A new study shows the central importance of education in getting ahead in our country today.
In today's knowledge-driven economy, advanced education is essential. Plus, the economic returns on an advanced degree and the penalties for lack of it keep increasing.
According to the study, "Education and Economic Mobility," by Brookings Institution scholar Ron Haskins, the inflation-adjusted median family income for adults ages 30-39 with a graduate degree was 80 percent higher in 2006 than in 1964. For those with a four-year college degree, almost 60 percent higher. But incomes for those with a high-school education or less have remained virtually unchanged over the same period.
Stated otherwise, the gap in real family income between adults with a graduate degree and those with only a high-school diploma is four times greater today than 40 years ago.
The good news is that upward mobility is available to those willing to pursue and complete higher education.

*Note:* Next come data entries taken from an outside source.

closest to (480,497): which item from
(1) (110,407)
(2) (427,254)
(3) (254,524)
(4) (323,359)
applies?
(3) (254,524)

This study, part of a broader initiative called the Economic Mobility Project, shows that only 16 percent of those coming from homes earning in the nation's bottom fifth income ranking remained at this level if they got a college degree. Forty-two percent moved up to earning among the nation's top two-fifths.
However, 45 percent of those without a college degree with parents earning in the bottom fifth remained at this level.
Given that most everyone's economic future is critically hinged to getting an advanced education, it's logical to ask why anyone who cared about earning potential would forgo this.
According to Haskins, "the greatest single influence on school achievement is family background."
There's a destructive circle that runs likes this. The best way to earn more than your low-income-earning parents is to complete higher education. And the most likely predictor that an individual will not get this education is that he or she comes from a low-income family.
According to studies done at Harvard and at the University of Wisconsin, the enrollment of students from poor families in four-year colleges is about a third that of students from wealthier families.
Furthermore, students from low-income families are far less likely to graduate.
Per the Wisconsin study, as reported by Haskins: "Less than 6 percent of students from the bottom income quartile, as compared with over 42 percent of students from the top quartile, actually graduated from college."